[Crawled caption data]
* * *

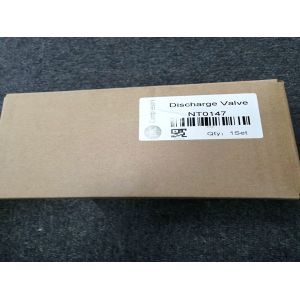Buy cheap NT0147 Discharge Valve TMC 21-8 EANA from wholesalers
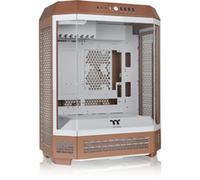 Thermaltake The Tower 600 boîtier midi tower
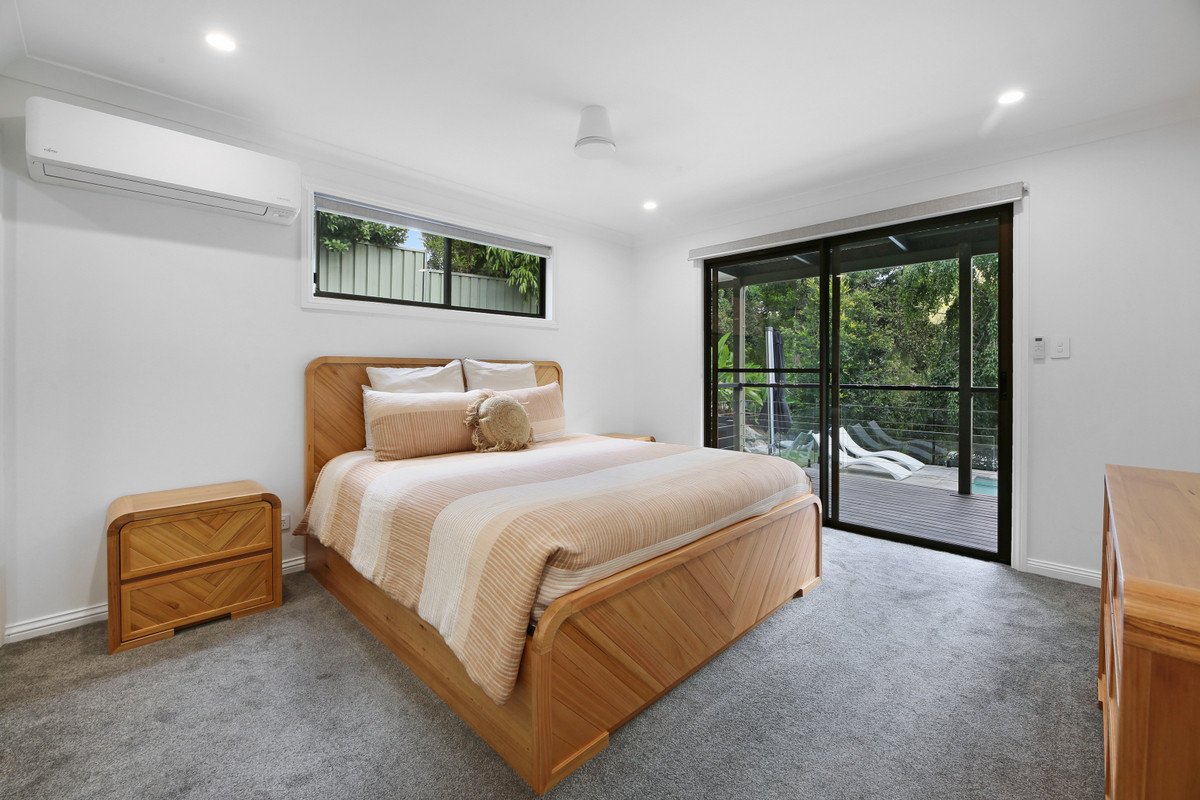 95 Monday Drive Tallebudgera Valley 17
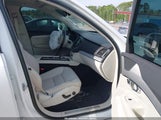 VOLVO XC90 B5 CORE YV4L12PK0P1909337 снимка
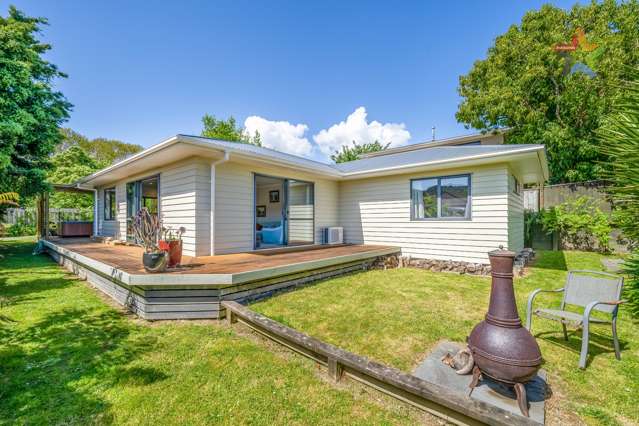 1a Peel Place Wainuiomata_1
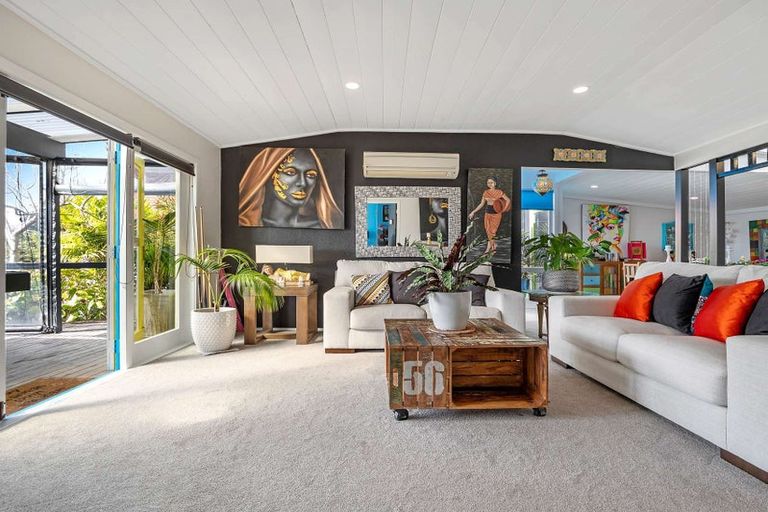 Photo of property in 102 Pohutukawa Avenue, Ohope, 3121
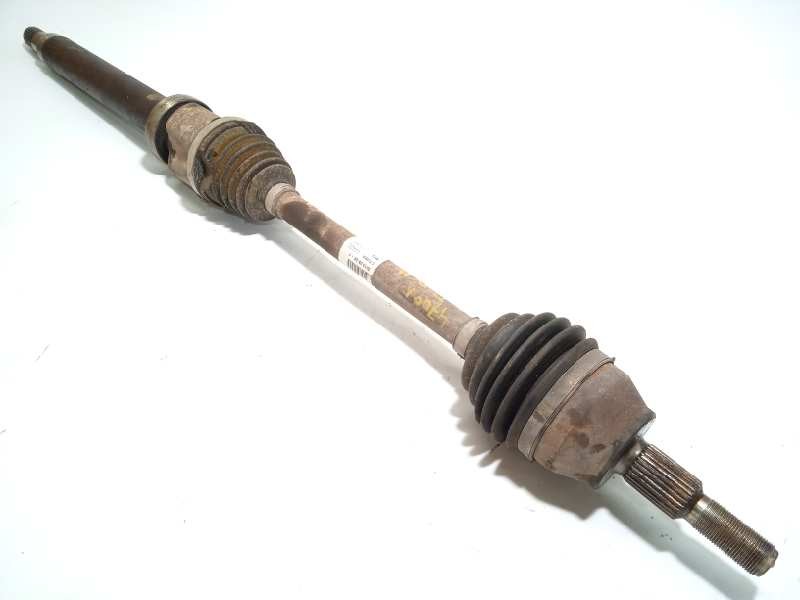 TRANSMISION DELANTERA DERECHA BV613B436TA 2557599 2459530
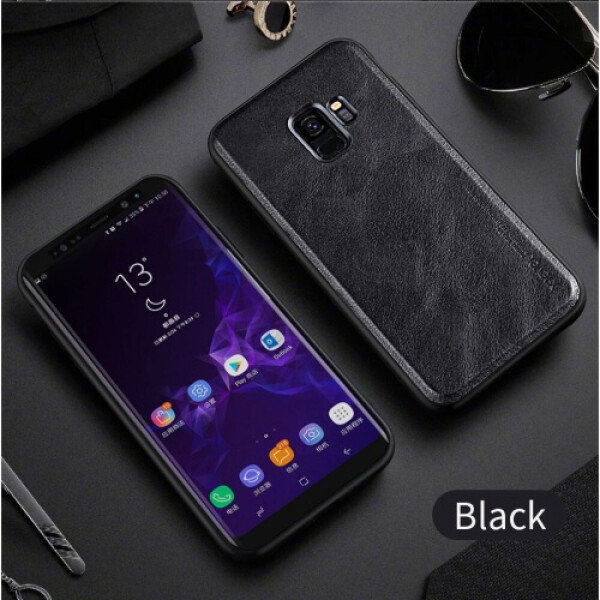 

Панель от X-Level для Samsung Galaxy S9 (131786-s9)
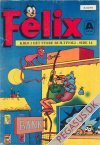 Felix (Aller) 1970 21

* * *

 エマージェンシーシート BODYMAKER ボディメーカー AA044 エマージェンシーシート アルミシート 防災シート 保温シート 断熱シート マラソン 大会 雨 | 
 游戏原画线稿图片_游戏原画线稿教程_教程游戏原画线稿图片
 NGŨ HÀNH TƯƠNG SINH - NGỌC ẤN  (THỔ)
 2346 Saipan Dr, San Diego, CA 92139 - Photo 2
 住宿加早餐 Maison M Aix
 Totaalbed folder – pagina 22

* * *

# Task instructions:
Between and including the line above that contains "VOLVO XC90 B5 CORE YV4L12PK0P1909337 снимка" and the line that contains "Felix (Aller) 1970 21", restate every line word for word. Pictures stay out.

# Written solution:
 VOLVO XC90 B5 CORE YV4L12PK0P1909337 снимка
 1a Peel Place Wainuiomata_1
 Photo of property in 102 Pohutukawa Avenue, Ohope, 3121
 TRANSMISION DELANTERA DERECHA BV613B436TA 2557599 2459530

Панель от X-Level для Samsung Galaxy S9 (131786-s9)
 Felix (Aller) 1970 21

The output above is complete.